"I tumori del sangue nei bambini, dicono le statistiche, evolvono favorevolmente grazie alle cure nel 75% dei casi. E in presenza di leucemia linfoblastica acuta, forse la più diffusa, le percentuali arrivano al 90 per cento". L’affermazione è di Franco Locatelli, direttore del Dipartimento di oncoematologia pediatrica del Bambino Gesù di Roma (già primario di malattie del sangue al San Matteo di Pavia), alla presentazione del progetto Kids Kicking Cancer. Attraverso le arti marziali gli adolescenti in ospedale affrontano con più grinta lo stress della malattia. I piccoli pazienti rispondono bene, l’apprendimento delle tecniche di concentrazione e dei modi di fronteggiare l’avversario li aiutano a controllare i sentimenti di rabbia, paura e ansia che spesso affollano la mente dei ricoverati con emopatie. Il progetto del Kids Kicking, i combattenti in corsia, sviluppato con il sostegno di Pfizer, ha avuto esito positivo e sarà presto esteso ad altri nosocomi in Italia.
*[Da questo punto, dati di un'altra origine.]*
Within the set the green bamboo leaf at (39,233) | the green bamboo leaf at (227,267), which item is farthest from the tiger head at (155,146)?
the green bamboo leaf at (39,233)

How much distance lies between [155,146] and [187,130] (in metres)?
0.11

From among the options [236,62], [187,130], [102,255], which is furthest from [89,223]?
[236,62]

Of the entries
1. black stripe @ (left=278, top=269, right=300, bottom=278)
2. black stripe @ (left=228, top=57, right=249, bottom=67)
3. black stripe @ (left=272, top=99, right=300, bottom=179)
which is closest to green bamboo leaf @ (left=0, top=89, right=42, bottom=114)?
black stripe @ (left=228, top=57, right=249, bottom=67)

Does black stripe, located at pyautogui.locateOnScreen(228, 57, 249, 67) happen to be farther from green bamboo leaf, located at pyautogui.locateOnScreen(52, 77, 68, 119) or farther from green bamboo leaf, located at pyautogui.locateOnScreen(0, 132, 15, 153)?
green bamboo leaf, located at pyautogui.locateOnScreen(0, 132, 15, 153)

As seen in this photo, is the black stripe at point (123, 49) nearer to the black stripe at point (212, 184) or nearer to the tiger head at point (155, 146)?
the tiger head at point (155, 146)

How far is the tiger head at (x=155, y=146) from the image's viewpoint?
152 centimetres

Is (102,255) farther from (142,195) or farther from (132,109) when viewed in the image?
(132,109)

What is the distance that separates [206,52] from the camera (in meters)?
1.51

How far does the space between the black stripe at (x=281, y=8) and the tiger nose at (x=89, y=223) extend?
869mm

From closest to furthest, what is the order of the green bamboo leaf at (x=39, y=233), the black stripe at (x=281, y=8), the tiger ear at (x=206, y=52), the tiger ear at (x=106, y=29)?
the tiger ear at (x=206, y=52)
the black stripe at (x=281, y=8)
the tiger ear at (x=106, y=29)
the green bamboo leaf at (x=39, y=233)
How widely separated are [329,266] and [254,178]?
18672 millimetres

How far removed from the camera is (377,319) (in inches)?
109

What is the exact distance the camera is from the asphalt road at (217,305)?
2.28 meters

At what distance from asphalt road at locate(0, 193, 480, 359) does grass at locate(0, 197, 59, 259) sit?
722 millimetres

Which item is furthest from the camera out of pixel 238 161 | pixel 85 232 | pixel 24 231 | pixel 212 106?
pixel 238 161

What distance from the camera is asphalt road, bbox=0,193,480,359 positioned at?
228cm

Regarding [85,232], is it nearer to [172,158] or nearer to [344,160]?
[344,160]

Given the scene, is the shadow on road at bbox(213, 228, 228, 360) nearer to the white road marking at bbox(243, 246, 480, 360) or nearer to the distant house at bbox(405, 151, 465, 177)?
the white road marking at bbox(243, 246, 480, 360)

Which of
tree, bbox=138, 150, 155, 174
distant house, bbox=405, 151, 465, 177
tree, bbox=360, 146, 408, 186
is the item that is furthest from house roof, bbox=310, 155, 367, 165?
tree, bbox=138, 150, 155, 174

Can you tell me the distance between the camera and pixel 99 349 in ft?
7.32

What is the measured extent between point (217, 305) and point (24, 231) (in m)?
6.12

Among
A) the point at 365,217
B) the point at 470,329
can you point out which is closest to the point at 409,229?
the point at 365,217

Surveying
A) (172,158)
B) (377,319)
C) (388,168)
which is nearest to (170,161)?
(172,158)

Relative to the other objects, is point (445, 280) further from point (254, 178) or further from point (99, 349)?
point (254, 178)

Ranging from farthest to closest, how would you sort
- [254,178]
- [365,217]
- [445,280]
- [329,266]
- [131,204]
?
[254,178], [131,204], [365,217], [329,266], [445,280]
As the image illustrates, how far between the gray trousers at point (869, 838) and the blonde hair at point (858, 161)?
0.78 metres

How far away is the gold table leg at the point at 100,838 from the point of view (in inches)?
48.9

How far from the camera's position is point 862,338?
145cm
TORNANO in pista intanto i volontari dell’Ai’, associazione italiana contro leucemie, linfomi e mieloma, presieduta da Franco Mandelli. I fondi raccolti sono impiegati per la ricerca scientifica, finanziano il Gruppo italiano malattie ematologiche dell’adulto (Gimema) e supportano il funzionamento dei centri di ematologia per l’aggiornamento professionale di medici, biologi, infermieri e tecnici di laboratorio. "Importante la fase di preparazione al trapianto, negli adulti con malattie linfoproliferative croniche come i linfomi non Hodgkin – afferma il professor Francesco Onida, Policlinico di Milano – in particolare quella che noi chiamiamo terapia di condizionamento a intensità ridotta: riduce i rischi di tossicità senza compromettere l’efficacia del trapianto".
"CIRCA IL 25% delle trasfusioni che somministriamo a domicilio – riferisce da parte sua Italo Malavasi, medico della Fondazione Ant Italia onlus sono rivolte a persone affette da forme leucemiche e linfomi. Oltre il 50% dei sofferenti per neoplasia è anemico (calo dei globuli rossi, ndr). Le trasfusioni puntano a migliorare la qualità di vita, attenuare la debolezza, la fatica a respirare e il battito cardiaco accelerato. Sono indispensabili quando i valori di emoglobina scendono sotto gli 8 e l’ematocrito sotto al 23 per cento".
Quando non si trova un midollo compatibile da donatori volontari tipizzati, è possibile ricorrere ad alternative come il "trapianto aploidentico", con le cellule donate dai familiari (tra consanguinei c’è sempre una certa somiglianza genetica). Centri di eccellenza sono a Perugia e al San Raffaele di Milano, cui ultimamente si sono aggiunti gli ematologi del Policlinico di Modena, guidati dal Prof Mario Luppi. Si ricorre a un donatore consanguineo compatibile al 50% (padre, madre, fratello o cugino) nelle leucemie acute, se non ci sono donatori tipizzati o per urgenze: "Questo tipo di trapianto era gravato da un’elevata incidenza di incompatibilità a livello molecolare, con reazioni contro l’ospite – spiega Luppi – . Per limitare i rischi, le donazioni vengono depurate in tutto o in parte dai linfociti T grazie a speciali strumenti che separano le cellule". Sempre a Modena, in ematologia, brilla l’attività del ricercatore Massimo Dominici: cellule staminali mesenchimali del tessuto adiposo e linfociti, secondo due distinti programmi, vengono convertiti per trasformarli in proiettili antitumorali.
NELLE PIAZZE italiane abbiamo visto in azione i volontari Admo (Associazione donatori di midollo) che hanno portato alla tipizzazione di 1.859 potenziali donatori e raccolto le adesioni di 973 giovani. Mentre i Lions club sono impegnati nella loro campagna di sensibilizzazione sulla donazione di cordone ombelicale, le manifestazioni lionistiche più rilevanti si sono svolte a Bologna (il 17 marzo al Sant’Orsola) e a Firenze, l’altro ieri, a Palazzo Vecchio.